*PROBLEM STATEMENT:* Pick out every line in the entries below that contains the word "furthest", and copy each one.

# START OF RAW DATA

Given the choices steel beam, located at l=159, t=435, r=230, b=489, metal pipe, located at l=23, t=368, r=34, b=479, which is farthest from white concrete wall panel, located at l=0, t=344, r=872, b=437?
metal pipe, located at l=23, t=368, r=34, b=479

# END OF RAW DATA
# START OF RAW DATA

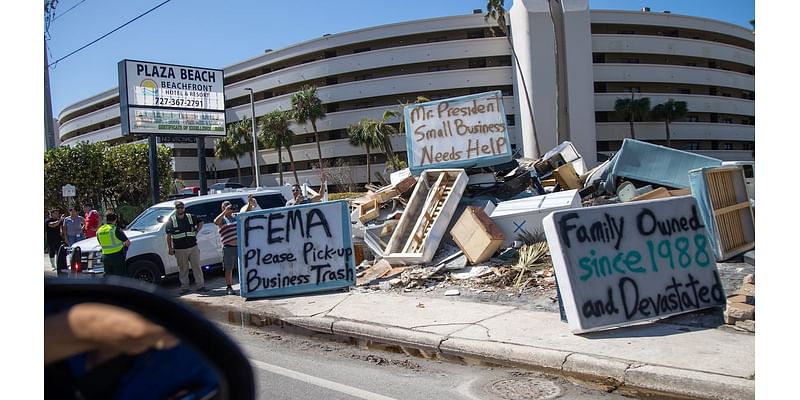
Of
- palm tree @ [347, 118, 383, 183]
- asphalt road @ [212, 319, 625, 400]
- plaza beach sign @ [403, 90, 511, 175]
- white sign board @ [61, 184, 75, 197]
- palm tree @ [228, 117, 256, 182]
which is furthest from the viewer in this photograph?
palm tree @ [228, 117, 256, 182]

# END OF RAW DATA
# START OF RAW DATA

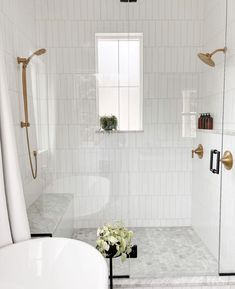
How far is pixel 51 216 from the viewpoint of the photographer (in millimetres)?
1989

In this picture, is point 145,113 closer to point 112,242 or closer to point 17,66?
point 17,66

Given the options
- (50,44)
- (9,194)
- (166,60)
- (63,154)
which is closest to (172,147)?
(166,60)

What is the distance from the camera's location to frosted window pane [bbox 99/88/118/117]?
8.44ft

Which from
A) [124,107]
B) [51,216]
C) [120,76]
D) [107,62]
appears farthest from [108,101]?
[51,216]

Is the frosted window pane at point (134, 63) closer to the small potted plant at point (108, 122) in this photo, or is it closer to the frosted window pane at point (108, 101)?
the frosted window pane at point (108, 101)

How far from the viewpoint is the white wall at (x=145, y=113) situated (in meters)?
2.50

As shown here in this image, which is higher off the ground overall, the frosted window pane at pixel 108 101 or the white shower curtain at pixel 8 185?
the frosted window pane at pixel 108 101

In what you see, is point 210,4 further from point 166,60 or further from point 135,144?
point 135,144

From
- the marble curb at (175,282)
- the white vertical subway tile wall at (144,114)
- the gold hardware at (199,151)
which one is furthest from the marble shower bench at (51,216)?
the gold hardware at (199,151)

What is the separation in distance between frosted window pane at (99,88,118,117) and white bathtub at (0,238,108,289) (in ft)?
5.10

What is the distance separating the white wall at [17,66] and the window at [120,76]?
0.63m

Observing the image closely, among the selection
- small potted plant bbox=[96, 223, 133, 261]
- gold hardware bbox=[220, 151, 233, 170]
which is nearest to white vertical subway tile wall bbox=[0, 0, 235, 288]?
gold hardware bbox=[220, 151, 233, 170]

# END OF RAW DATA

*TASK SOLUTION:*
which is furthest from the viewer in this photograph?
which one is furthest from the marble shower bench at (51,216)?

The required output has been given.